The Court had before it a somewhat analogous case in Abston v. State, 158 Tex. Crim. 88, 253 S.W.2d 41. Convictions were obtained for the sale of liquor in a dry area and for the possession of the same whiskey. This Court held that convictions for both could not stand and reversed the conviction for the offense of possession of the liquor.

In Long v. State, 158 Tex. Crim. 651, 258 S.W.2d 818, this Court held that where four loads of whiskey had been delivered to a house for the accused and one of those loads had been moved to another place near a lake, the State did not have to elect what whiskey was relied upon for the conviction.

In Sikes v. State, 169 Tex. Crim. 443, 334 S.W.2d 440, the conviction was for the possession of marihuana. The Court held that the State did not have to elect where officers had found marihuana on appellant's person and then in his apartment some fifteen to twenty blocks away. See also Glaze v. State, 165 Tex. Crim. 626, 310 S.W.2d 88.

Under the fact situation of the present case, we hold that the possession of the heroin and the possession of marihuana *197 constitute the same offense and only one conviction can stand. The court should have limited the jury to a conviction under one of the indictments for either the possession of heroin or the possession of marihuana but not both.

The appellant next insists that both cases must be reversed because it cannot be ascertained which verdict was first reached by the jury.
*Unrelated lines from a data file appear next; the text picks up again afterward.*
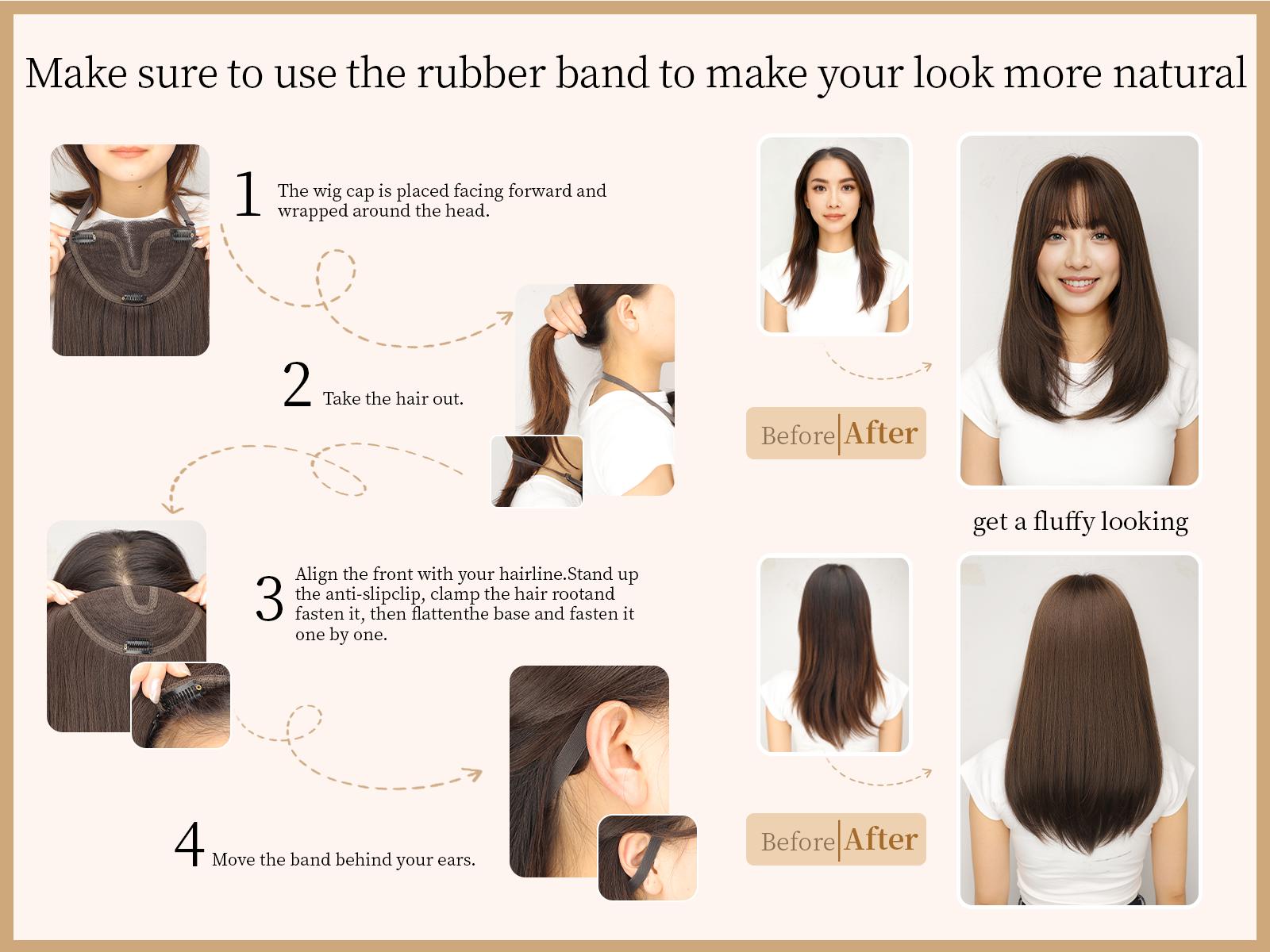 Make sure to use the rubber band to make your look more natural

1 The wig cap is placed facing forward and wrapped around the head.

2 Take the hair out.

3 Align the front with your hairline.Stand up the anti-slipclip, clamp the hair rootand fasten it, then flattenthe base and fasten it one by one.

4 Move the band behind your ears.

Before After

get a fluffy looking

Before After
He cites the recent case of Price v. State, Tex.Cr.App., 475 S.W.2d 742, where convictions were for the offenses of false imprisonment and aggravated assault upon a female. The evidence showed that Price got in the car with the complaining witness and held a knife to her throat and made a continuous assault for a short time. This Court held that only one conviction could stand. Since it was shown that the verdict was returned first in the false imprisonment case, it was affirmed and the aggravated assault conviction was reversed.

Here, as the appellant contends, the record does not show if one verdict was returned prior to the other one. It is of little or no consequence which verdict was returned first. In Price, supra, we had separate and distinct offenses, and in the present case we have only one offense alleged in separate indictments to have been committed in different ways, that is, for the possession of different narcotic drugs. The possession of both drugs could have been alleged in one count of an indictment or in separate counts of the same indictment, but in either event, only one conviction based upon the same transaction could be had.

The evidence for the possession of marihuana is sufficient but there is more proof for the possession of heroin because part of it was in his shirt pocket.

The conviction for the possession of heroin is affirmed. The conviction for the possession of marihuana is reversed and the prosecution is ordered dismissed.

It is so ordered.

NOTES

[1] Article 21.24, V.A.C.C.P., has been amended. Only one conviction may be had for separate misdemeanor offenses under one information.